▸ EXCERPTED PASSAGE
----------
Back to Source Monitor

Phase 5 Research: Source Enhancements

.vbw-planning/milestones/polish-and-reliability/phases/05-source-enhancements/.context-lead.md

0.13.03.2 KB
Original Source

Phase 05 Context (Compiled)

Goal

Not available

Success Criteria

Not available

Requirements (Not available)

No matching requirements found

Active Decisions

None

Codebase Map Available

Codebase mapping exists in .vbw-planning/codebase/. Key files:

  • ARCHITECTURE.md
  • CONCERNS.md
  • PATTERNS.md
  • DEPENDENCIES.md
  • STRUCTURE.md
  • CONVENTIONS.md
  • TESTING.md
  • STACK.md

Read ARCHITECTURE.md, CONCERNS.md, and STRUCTURE.md first to bootstrap codebase understanding.

Research Findings

Phase 5 Research: Source Enhancements

Issue 1: Sources Pagination and Column Filtering

Files: app/controllers/source_monitor/sources_controller.rb (lines 20-41), app/views/source_monitor/sources/index.html.erb

Problem: No pagination — @sources = @q.result returns all sources. No page/limit applied. Paginator class already exists at SourceMonitor::Pagination::Paginator (used in ItemsController).

Fix: Add PER_PAGE constant and paginator call (same pattern as ItemsController). Add prev/next page controls to the view (same pattern as items/index.html.erb lines 122-144). Add column filtering controls (status, health status, etc.).
----------
▸ PROVIDED MATERIAL
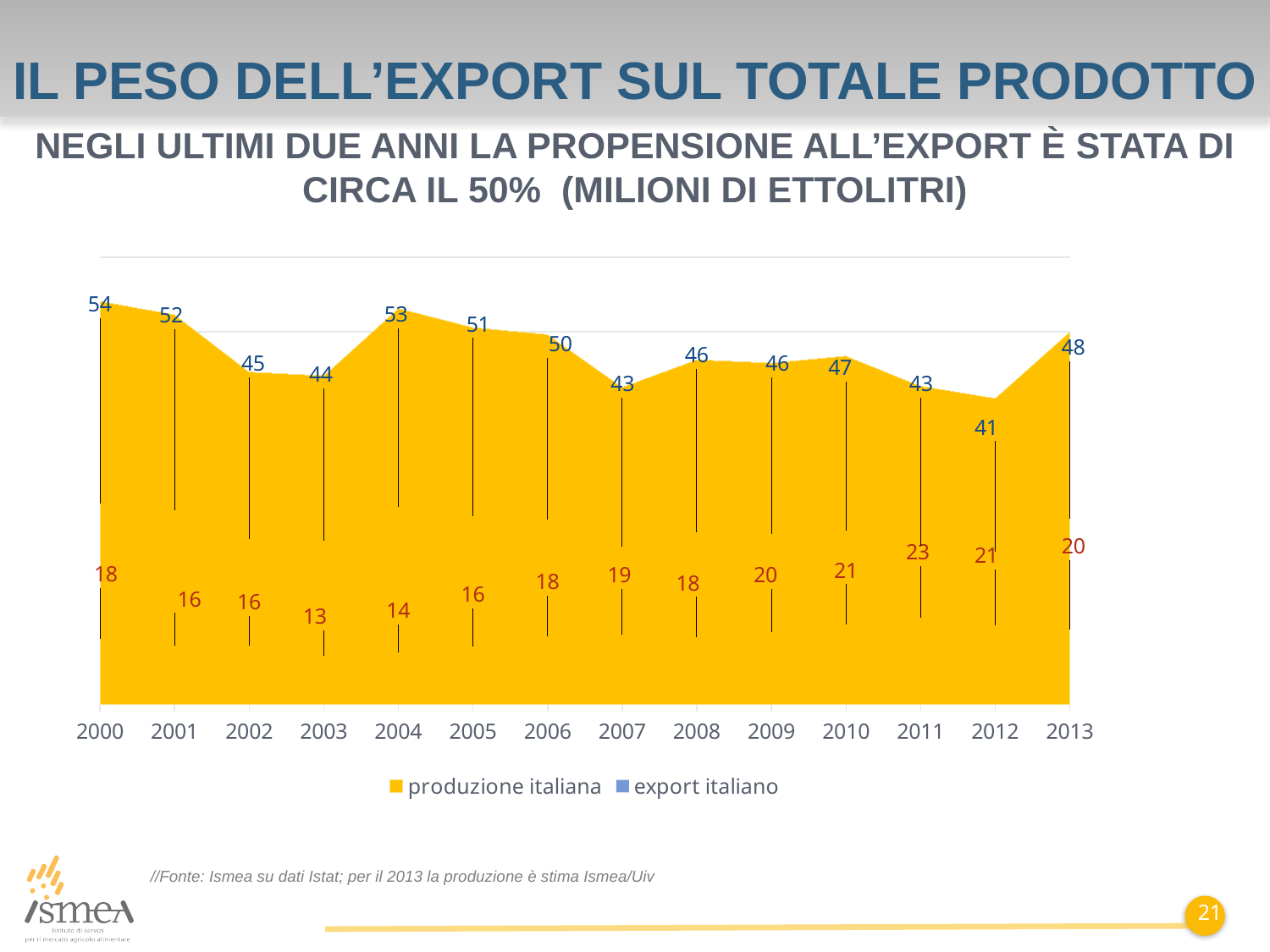
In which year is produzione italiana lowest? 2012 What is the value of export italiano in 2003? 13 How many years are shown on the x axis? 14 In which year is produzione italiana highest? 2000 In which year is export italiano lowest? 2003 How many series does the legend list? 2 What is the difference between produzione italiana and export italiano in 2013? 28 Which is larger, produzione italiana in 2004 or in 2005? 2004 What kind of chart is shown on the slide? area chart What is the value of export italiano in 2011? 23 What is the value of produzione italiana in 2012? 41 What is the value of produzione italiana in 2000? 54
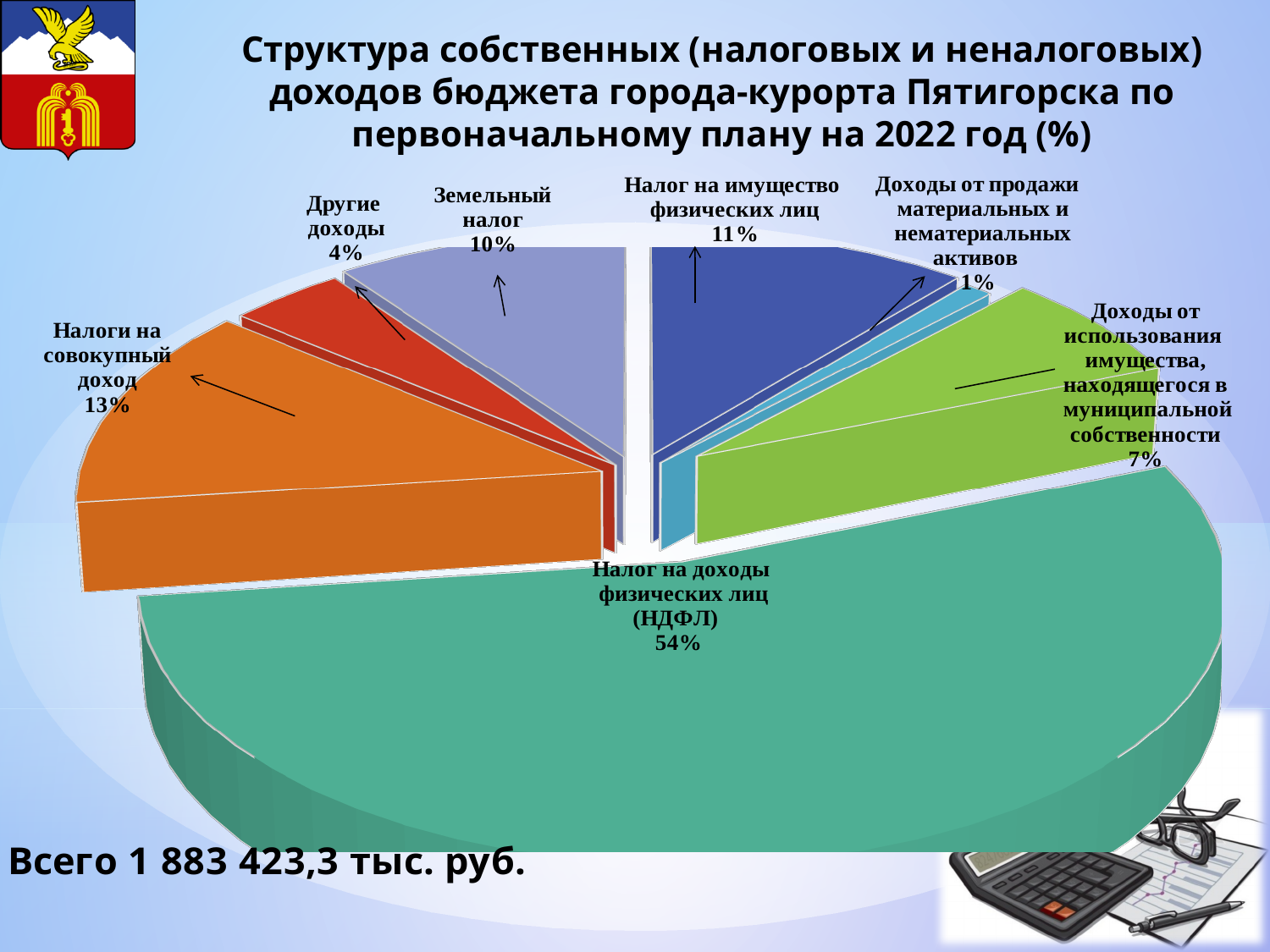
What is the difference in percentage points between «Налоги на совокупный доход» and «Другие доходы»? 9 Which is larger: the share of «Налог на имущество физических лиц» or the share of «Земельный налог»? Налог на имущество физических лиц Which category has the largest share of the pie? Налог на доходы физических лиц (НДФЛ) How many categories (slices) does the pie chart have? 7 What type of chart is shown on the slide? Pie chart What share of the budget's own revenues does «Налог на доходы физических лиц (НДФЛ)» account for? 54% What percentage is shown for «Доходы от использования имущества, находящегося в муниципальной собственности»? 7% What percentage is shown for «Налог на имущество физических лиц»? 11% What percentage is shown for «Земельный налог»? 10% Which category has the smallest share of the pie? Доходы от продажи материальных и нематериальных активов What percentage is shown for «Налоги на совокупный доход»? 13% What total amount of own revenues is stated on the slide? 1 883 423,3 тыс. руб.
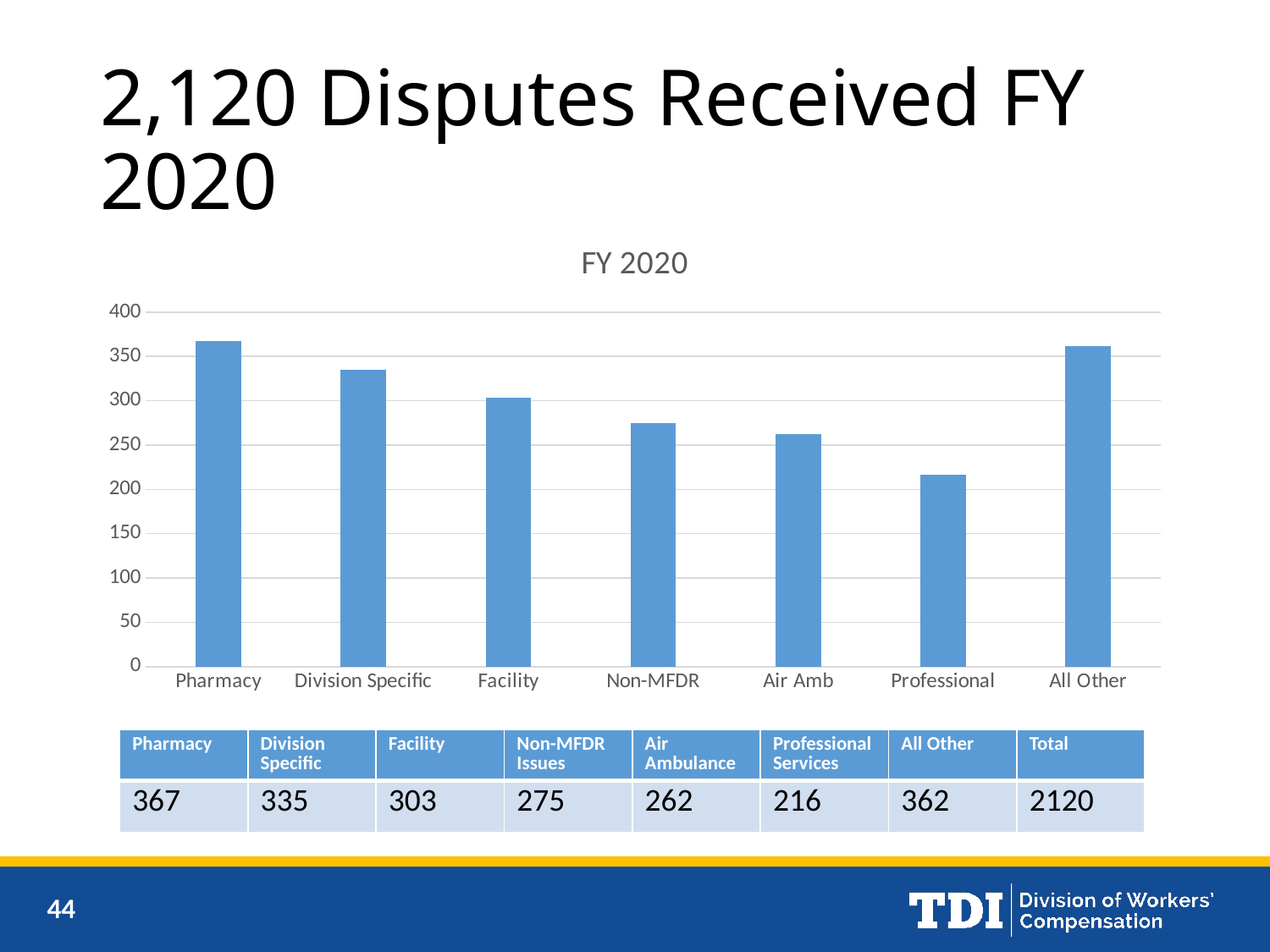
What is the title of the chart? FY 2020 Which is larger, the value for Facility or the value for Air Amb? Facility How many categories are shown on the x axis of the chart? 7 What is the value for Pharmacy in the FY 2020 chart? 367 What type of chart is shown on the slide? bar chart Which category has the lowest value in the FY 2020 chart? Professional Which category has the highest value in the FY 2020 chart? Pharmacy What is the difference between the values for Division Specific and Facility? 32 Is the value for All Other greater or less than 350? greater What is the difference between the values for Pharmacy and Professional? 151 What is the value for Professional in the FY 2020 chart? 216 What is the value for Non-MFDR in the FY 2020 chart? 275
----------
▸ EXERCISE 1
List every key file that the Source Monitor phase 5 page names in its codebase map.
▸ EXERCISE 2
According to the Source Monitor phase 5 page, which controller already uses the Paginator class?
▸ EXERCISE 3
Go on with the Source Monitor phase 5 page from the point where it stops.

▸ ANSWER 1
ARCHITECTURE.md, CONCERNS.md, PATTERNS.md, DEPENDENCIES.md, STRUCTURE.md, CONVENTIONS.md, TESTING.md, STACK.md

▸ ANSWER 2
ItemsController

▸ ANSWER 3
Existing pagination pattern (ItemsController):

  • PER_PAGE = 50
  • @paginator = SourceMonitor::Pagination::Paginator.new(scope: @q.result, page: params[:page], per_page: PER_PAGE)
  • View uses @paginator.records, @paginator.prev_page, @paginator.next_page

Issue 2: Scraping Rate Limit Per Source

Files: lib/source_monitor/scraping/enqueuer.rb, lib/source_monitor/configuration/scraping_settings.rb, app/jobs/source_monitor/scrape_item_job.rb

Problem: Per-source in-flight limit exists but is disabled by default (DEFAULT_MAX_IN_FLIGHT = nil). No time-based rate limiting exists (e.g., max 1 request per second per source).

Current mechanism:

  • ScrapingSettings.max_in_flight_per_source — counts in-flight scrape jobs per source
  • Enqueuer#rate_limit_exhausted? — checks count vs limit
  • Default is nil (no limit)

Fix: Add time-based rate limiting: track last scrape timestamp per source (via Source#last_scraped_at or scrape_logs), enforce minimum interval between scrapes (default 1 second). Add min_scrape_interval config setting to ScrapingSettings.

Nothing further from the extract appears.